◆ Requirements: Write out every entry, unchanged. Skip any picture.

◆ Recorded data:
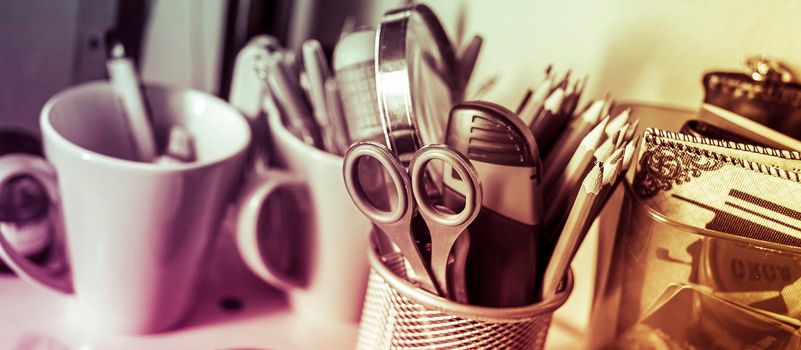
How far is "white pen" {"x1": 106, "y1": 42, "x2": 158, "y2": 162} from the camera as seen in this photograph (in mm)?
435

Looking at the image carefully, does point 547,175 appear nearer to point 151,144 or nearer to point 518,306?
point 518,306

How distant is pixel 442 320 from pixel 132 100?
25 centimetres

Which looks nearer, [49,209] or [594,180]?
[594,180]

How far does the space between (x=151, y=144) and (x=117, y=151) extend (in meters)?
0.03

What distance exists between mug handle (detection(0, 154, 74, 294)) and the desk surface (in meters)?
0.02

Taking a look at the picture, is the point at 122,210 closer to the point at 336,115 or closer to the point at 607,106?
the point at 336,115

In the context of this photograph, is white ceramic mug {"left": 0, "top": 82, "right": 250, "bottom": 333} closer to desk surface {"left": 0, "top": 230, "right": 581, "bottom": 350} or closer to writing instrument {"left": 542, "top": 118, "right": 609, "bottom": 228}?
desk surface {"left": 0, "top": 230, "right": 581, "bottom": 350}

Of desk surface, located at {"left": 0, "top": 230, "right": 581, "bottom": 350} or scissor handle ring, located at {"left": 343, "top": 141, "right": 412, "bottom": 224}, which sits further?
desk surface, located at {"left": 0, "top": 230, "right": 581, "bottom": 350}

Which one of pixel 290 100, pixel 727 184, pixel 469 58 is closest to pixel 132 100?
pixel 290 100

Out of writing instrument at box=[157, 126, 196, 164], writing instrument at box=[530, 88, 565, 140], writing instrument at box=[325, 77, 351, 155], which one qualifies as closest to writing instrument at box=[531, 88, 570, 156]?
writing instrument at box=[530, 88, 565, 140]

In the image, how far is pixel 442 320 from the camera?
33 centimetres

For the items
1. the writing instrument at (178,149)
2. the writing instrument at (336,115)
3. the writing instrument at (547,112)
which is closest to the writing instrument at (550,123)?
the writing instrument at (547,112)

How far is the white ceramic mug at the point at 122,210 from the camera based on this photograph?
0.37m

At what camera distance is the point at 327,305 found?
454 mm
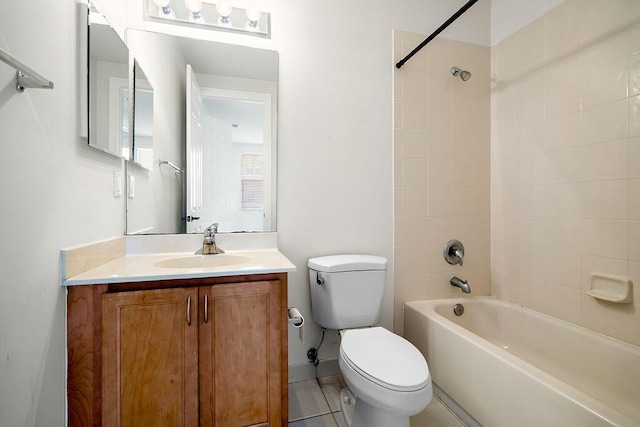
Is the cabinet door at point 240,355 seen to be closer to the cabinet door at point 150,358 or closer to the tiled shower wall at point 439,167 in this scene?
the cabinet door at point 150,358

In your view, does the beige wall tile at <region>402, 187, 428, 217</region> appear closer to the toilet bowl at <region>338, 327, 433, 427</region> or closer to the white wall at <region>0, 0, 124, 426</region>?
the toilet bowl at <region>338, 327, 433, 427</region>

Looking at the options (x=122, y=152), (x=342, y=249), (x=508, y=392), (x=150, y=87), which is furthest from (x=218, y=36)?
(x=508, y=392)

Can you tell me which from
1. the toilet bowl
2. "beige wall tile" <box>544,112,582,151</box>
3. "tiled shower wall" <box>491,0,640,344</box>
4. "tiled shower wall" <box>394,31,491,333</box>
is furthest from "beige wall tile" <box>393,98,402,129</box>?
the toilet bowl

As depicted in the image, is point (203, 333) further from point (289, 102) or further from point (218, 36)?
point (218, 36)

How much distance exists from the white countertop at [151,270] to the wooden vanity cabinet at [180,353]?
0.04 meters

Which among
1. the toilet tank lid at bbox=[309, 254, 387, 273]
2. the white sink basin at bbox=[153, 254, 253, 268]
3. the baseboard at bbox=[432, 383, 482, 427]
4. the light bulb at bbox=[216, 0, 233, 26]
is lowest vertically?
the baseboard at bbox=[432, 383, 482, 427]

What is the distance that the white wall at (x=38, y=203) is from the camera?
728 mm

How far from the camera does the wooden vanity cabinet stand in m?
0.98

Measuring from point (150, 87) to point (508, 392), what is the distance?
87.0 inches

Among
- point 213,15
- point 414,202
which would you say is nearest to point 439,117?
point 414,202

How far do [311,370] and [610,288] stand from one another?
1.61m

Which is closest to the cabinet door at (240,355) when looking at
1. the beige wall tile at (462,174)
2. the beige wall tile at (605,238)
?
the beige wall tile at (462,174)

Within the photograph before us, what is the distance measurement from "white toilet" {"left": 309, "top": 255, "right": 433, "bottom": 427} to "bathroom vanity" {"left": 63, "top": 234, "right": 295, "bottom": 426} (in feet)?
1.06

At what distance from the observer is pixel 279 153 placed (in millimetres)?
1699
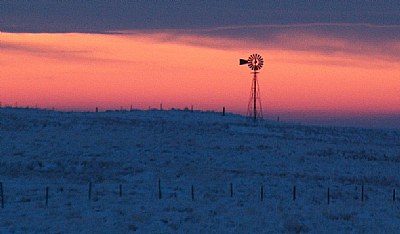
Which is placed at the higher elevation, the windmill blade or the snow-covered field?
the windmill blade

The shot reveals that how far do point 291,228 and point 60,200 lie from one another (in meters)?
11.8

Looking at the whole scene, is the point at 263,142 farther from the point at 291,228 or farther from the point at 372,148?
the point at 291,228

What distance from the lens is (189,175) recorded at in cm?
4259

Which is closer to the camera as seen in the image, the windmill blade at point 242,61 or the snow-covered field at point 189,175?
the snow-covered field at point 189,175

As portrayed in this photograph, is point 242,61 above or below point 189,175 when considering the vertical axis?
above

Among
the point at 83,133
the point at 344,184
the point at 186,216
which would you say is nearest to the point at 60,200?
the point at 186,216

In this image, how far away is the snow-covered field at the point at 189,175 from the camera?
26906 mm

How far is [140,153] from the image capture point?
51.6m

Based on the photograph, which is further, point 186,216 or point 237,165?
point 237,165

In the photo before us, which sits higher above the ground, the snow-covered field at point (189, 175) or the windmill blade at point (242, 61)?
the windmill blade at point (242, 61)

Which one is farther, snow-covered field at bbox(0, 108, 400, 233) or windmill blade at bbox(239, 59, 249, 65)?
windmill blade at bbox(239, 59, 249, 65)

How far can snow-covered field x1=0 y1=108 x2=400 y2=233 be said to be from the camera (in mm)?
26906

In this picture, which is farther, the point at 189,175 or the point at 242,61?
the point at 242,61

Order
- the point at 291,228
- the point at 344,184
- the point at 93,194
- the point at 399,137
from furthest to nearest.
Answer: the point at 399,137 → the point at 344,184 → the point at 93,194 → the point at 291,228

◆ Exercise answer:
How far is "white pen" {"x1": 106, "y1": 42, "x2": 158, "y2": 162} from the camera as seen in this photograph (in mm)?
435

Looking at the image carefully, does point 547,175 appear nearer to point 151,144 or nearer to point 518,306?
point 518,306

How distant is pixel 442 320 from pixel 132 100?
25 centimetres

Which looks nearer, [49,209] or [594,180]?
[594,180]

How far does the space between (x=151, y=144) and (x=117, y=151) extend (in meters)?
0.03

What distance exists between mug handle (detection(0, 154, 74, 294)) and the desk surface (in meters)?
0.02

Taking a look at the picture, is the point at 122,210 closer to the point at 336,115 or closer to the point at 607,106?
the point at 336,115

In the context of this photograph, is white ceramic mug {"left": 0, "top": 82, "right": 250, "bottom": 333} closer to desk surface {"left": 0, "top": 230, "right": 581, "bottom": 350} or closer to writing instrument {"left": 542, "top": 118, "right": 609, "bottom": 228}?
desk surface {"left": 0, "top": 230, "right": 581, "bottom": 350}

Of desk surface, located at {"left": 0, "top": 230, "right": 581, "bottom": 350} or scissor handle ring, located at {"left": 343, "top": 141, "right": 412, "bottom": 224}, which sits further?
desk surface, located at {"left": 0, "top": 230, "right": 581, "bottom": 350}

Which one of pixel 290 100, pixel 727 184, pixel 469 58 is closest to pixel 132 100?
pixel 290 100

Out of writing instrument at box=[157, 126, 196, 164], writing instrument at box=[530, 88, 565, 140], writing instrument at box=[325, 77, 351, 155], which one qualifies as closest to writing instrument at box=[531, 88, 570, 156]?
writing instrument at box=[530, 88, 565, 140]

In the image, how far is pixel 442 320 from the camera?
33 centimetres

For the items
1. the writing instrument at (178,149)
2. the writing instrument at (336,115)
3. the writing instrument at (547,112)
which is closest to the writing instrument at (550,123)?
the writing instrument at (547,112)

How far is the white ceramic mug at the point at 122,210 from the camera based on this photograph?
0.37m

At what camera distance is the point at 327,305 found?
454 mm
Is the cabinet door at point 240,355 seen to be closer to the cabinet door at point 150,358 or closer to the tiled shower wall at point 439,167 in this scene?
the cabinet door at point 150,358

In your view, does the beige wall tile at <region>402, 187, 428, 217</region> appear closer to the toilet bowl at <region>338, 327, 433, 427</region> or closer to the white wall at <region>0, 0, 124, 426</region>?
the toilet bowl at <region>338, 327, 433, 427</region>

Looking at the options (x=122, y=152), (x=342, y=249), (x=508, y=392), (x=150, y=87), which is furthest from (x=218, y=36)?
(x=508, y=392)

Can you tell me which from
1. the toilet bowl
2. "beige wall tile" <box>544,112,582,151</box>
3. "tiled shower wall" <box>491,0,640,344</box>
4. "tiled shower wall" <box>394,31,491,333</box>
is furthest from "beige wall tile" <box>393,98,402,129</box>?
the toilet bowl

As depicted in the image, is point (203, 333) further from point (289, 102) or further from point (218, 36)?
point (218, 36)

How much distance exists from the white countertop at [151,270] to the wooden vanity cabinet at [180,353]?
0.04 meters

Which among
1. the toilet tank lid at bbox=[309, 254, 387, 273]
2. the white sink basin at bbox=[153, 254, 253, 268]
3. the baseboard at bbox=[432, 383, 482, 427]
4. the light bulb at bbox=[216, 0, 233, 26]
is lowest vertically?
the baseboard at bbox=[432, 383, 482, 427]

What is the distance that the white wall at (x=38, y=203) is from the camera?
728 mm

How far from the camera does the wooden vanity cabinet stand in m?
0.98

Measuring from point (150, 87) to point (508, 392), what is the distance?
87.0 inches

Among
- point 213,15
- point 414,202
which would you say is nearest to point 439,117?
point 414,202

How far do [311,370] and [610,288] stand from one another?
1.61m

Which is closest to the cabinet door at (240,355) when looking at
1. the beige wall tile at (462,174)
2. the beige wall tile at (605,238)
?
the beige wall tile at (462,174)

Within the photograph before us, what is the distance measurement from "white toilet" {"left": 309, "top": 255, "right": 433, "bottom": 427} to "bathroom vanity" {"left": 63, "top": 234, "right": 295, "bottom": 426} (in feet)?
1.06

At what distance from the observer is pixel 279 153 placed (in millimetres)?
1699
Which is placed at the higher elevation, the windmill blade or the snow-covered field?
the windmill blade

The shot reveals that how far do point 291,228 and point 60,200 lie from one another (in meters)?
11.8

Looking at the whole scene, is the point at 263,142 farther from the point at 291,228 or farther from the point at 372,148?
the point at 291,228

What distance from the lens is (189,175) recorded at in cm?
4259

Which is closer to the camera as seen in the image, the windmill blade at point 242,61 or the snow-covered field at point 189,175?
the snow-covered field at point 189,175

As portrayed in this photograph, is point 242,61 above or below point 189,175 when considering the vertical axis?
above

Among
the point at 83,133
the point at 344,184
the point at 186,216
which would you say is nearest to the point at 60,200?
the point at 186,216

In this image, how far away is the snow-covered field at the point at 189,175 from the camera?
26906 mm

How far is [140,153] from the image capture point?
51.6m

Based on the photograph, which is further, point 186,216 or point 237,165?
point 237,165

In the photo before us, which sits higher above the ground, the snow-covered field at point (189, 175) or the windmill blade at point (242, 61)?
the windmill blade at point (242, 61)

Which one is farther, snow-covered field at bbox(0, 108, 400, 233) or windmill blade at bbox(239, 59, 249, 65)?
windmill blade at bbox(239, 59, 249, 65)

How far can snow-covered field x1=0 y1=108 x2=400 y2=233 be said to be from the camera (in mm)?
26906

In this picture, which is farther, the point at 189,175 or the point at 242,61?
the point at 242,61

Order
- the point at 291,228
- the point at 344,184
- the point at 93,194
- the point at 399,137
from furthest to nearest.
Answer: the point at 399,137 → the point at 344,184 → the point at 93,194 → the point at 291,228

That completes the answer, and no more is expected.